→ Your instructions
Write the material out again in full, word for word. Do not include the pictures.

→ Provided data
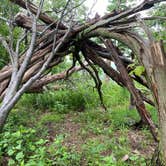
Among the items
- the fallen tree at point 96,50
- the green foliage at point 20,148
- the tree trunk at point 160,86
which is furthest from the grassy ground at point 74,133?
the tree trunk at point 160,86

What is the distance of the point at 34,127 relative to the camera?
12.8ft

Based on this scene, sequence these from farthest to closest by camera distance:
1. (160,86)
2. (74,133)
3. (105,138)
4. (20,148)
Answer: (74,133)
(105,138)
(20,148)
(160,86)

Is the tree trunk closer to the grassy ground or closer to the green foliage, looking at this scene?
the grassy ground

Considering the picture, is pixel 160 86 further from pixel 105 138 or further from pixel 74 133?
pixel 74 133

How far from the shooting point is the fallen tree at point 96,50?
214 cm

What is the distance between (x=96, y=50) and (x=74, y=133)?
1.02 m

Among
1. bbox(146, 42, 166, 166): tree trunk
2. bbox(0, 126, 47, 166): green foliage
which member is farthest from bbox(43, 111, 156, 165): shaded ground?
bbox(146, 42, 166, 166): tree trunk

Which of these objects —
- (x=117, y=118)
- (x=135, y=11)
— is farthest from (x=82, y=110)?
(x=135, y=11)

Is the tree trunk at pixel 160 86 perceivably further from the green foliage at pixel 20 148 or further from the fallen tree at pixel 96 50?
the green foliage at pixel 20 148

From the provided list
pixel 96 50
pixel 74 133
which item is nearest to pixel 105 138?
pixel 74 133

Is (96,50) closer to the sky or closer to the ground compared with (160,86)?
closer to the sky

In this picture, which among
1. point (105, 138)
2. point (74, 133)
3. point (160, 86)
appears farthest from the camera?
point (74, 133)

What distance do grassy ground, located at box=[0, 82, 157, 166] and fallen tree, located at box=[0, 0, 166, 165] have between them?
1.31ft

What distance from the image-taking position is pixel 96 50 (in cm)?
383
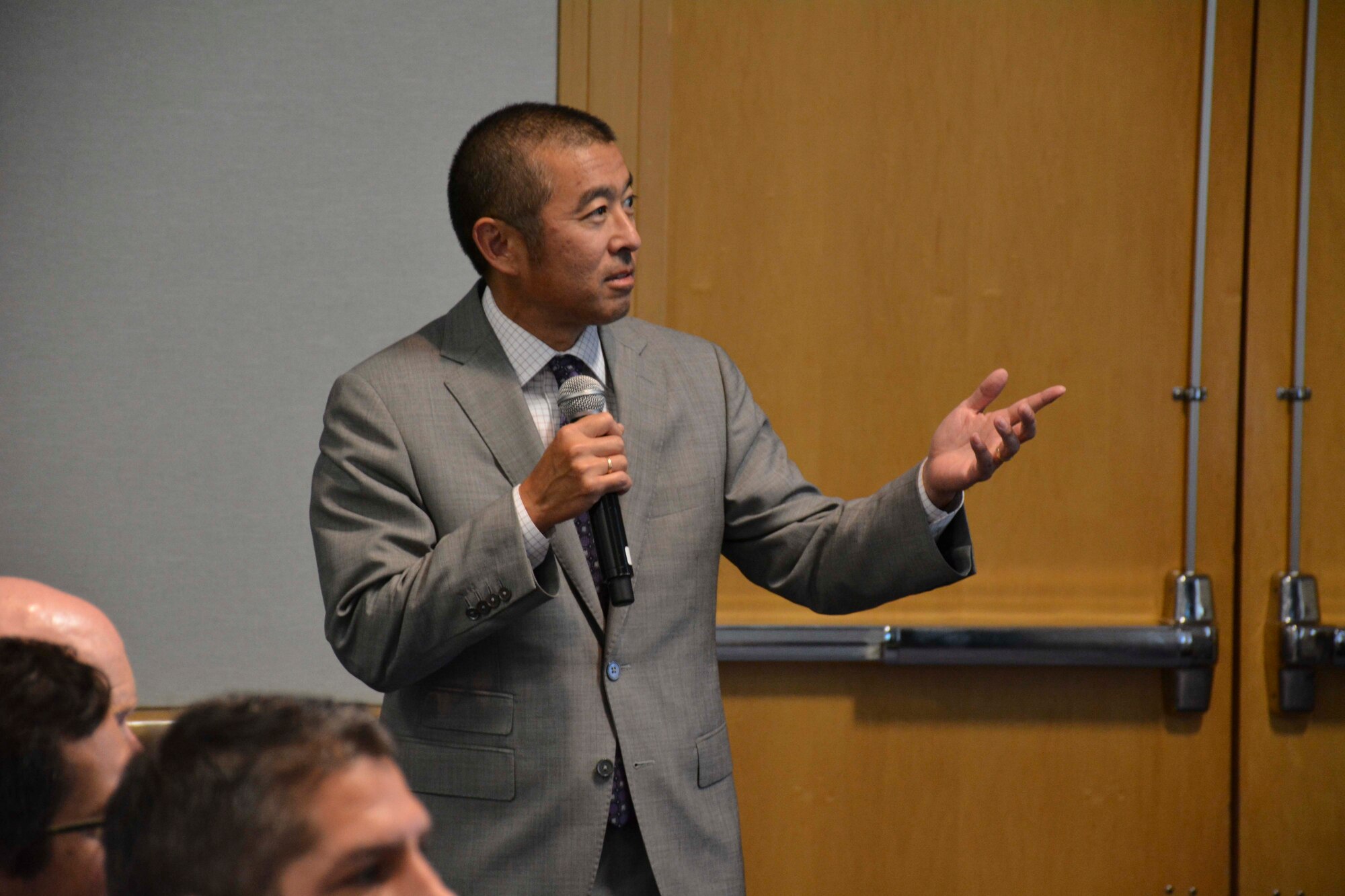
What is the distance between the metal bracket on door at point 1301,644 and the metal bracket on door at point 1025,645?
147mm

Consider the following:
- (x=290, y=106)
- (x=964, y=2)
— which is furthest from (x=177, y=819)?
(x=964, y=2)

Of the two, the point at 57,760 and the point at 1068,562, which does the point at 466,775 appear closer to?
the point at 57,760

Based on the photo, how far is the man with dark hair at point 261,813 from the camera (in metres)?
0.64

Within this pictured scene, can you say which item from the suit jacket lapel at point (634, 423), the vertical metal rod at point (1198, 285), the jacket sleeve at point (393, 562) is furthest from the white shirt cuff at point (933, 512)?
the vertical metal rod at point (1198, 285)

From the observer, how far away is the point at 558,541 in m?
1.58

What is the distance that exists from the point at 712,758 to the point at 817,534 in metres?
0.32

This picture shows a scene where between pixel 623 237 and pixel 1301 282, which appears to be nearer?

→ Exercise answer
Among the items
- the fallen tree at point 96,50
- the green foliage at point 20,148
- the tree trunk at point 160,86
which is furthest from the grassy ground at point 74,133?
the tree trunk at point 160,86

What is the distance of the point at 34,127 relative to the camera?
12.8ft

Based on this scene, sequence these from farthest to closest by camera distance:
1. (160,86)
2. (74,133)
3. (105,138)
4. (20,148)
Answer: (74,133)
(105,138)
(20,148)
(160,86)

Is the tree trunk closer to the grassy ground or closer to the green foliage, looking at this scene?
the grassy ground

Considering the picture, is pixel 160 86 further from pixel 105 138 or further from pixel 74 133?
pixel 74 133

How far from the shooting point is the fallen tree at point 96,50?
214 cm

What is the distance between (x=96, y=50) and (x=74, y=133)?
1.02 m

Among
1. bbox(146, 42, 166, 166): tree trunk
2. bbox(0, 126, 47, 166): green foliage
which member is farthest from bbox(43, 111, 156, 165): shaded ground?
bbox(146, 42, 166, 166): tree trunk

Which of these objects —
- (x=117, y=118)
- (x=135, y=11)
— is farthest from (x=82, y=110)?
(x=135, y=11)

Is the tree trunk at pixel 160 86 perceivably further from the green foliage at pixel 20 148 or further from the fallen tree at pixel 96 50?
the green foliage at pixel 20 148

From the provided list
pixel 96 50
pixel 74 133
which item is nearest to pixel 105 138?
pixel 74 133

Is (96,50) closer to the sky or closer to the ground compared with (160,86)?
closer to the sky

In this picture, which among
1. point (105, 138)
2. point (74, 133)
3. point (160, 86)
appears farthest from the camera?
point (74, 133)

What distance do grassy ground, located at box=[0, 82, 157, 166] and fallen tree, located at box=[0, 0, 166, 165] have between them?
1.31ft

What distance from the image-taking position is pixel 96 50 (in cm)?
383
What is the distance between the metal bracket on door at point 1301,644 and the metal bracket on door at point 1025,645?
147mm

Consider the following:
- (x=290, y=106)
- (x=964, y=2)
— which is furthest from (x=177, y=819)?
(x=964, y=2)

Of the two, the point at 57,760 and the point at 1068,562, which does the point at 466,775 appear closer to?
the point at 57,760

Based on the photo, how far is the man with dark hair at point 261,813 from the camera (in metres)?
0.64

Within this pictured scene, can you say which item from the suit jacket lapel at point (634, 423), the vertical metal rod at point (1198, 285), the jacket sleeve at point (393, 562) is furthest from the white shirt cuff at point (933, 512)?
the vertical metal rod at point (1198, 285)

From the observer, how far away is the point at 558,541 in m?
1.58

What is the distance that exists from the point at 712,758 to the point at 817,534 in metres?
0.32

This picture shows a scene where between pixel 623 237 and pixel 1301 282, which appears to be nearer?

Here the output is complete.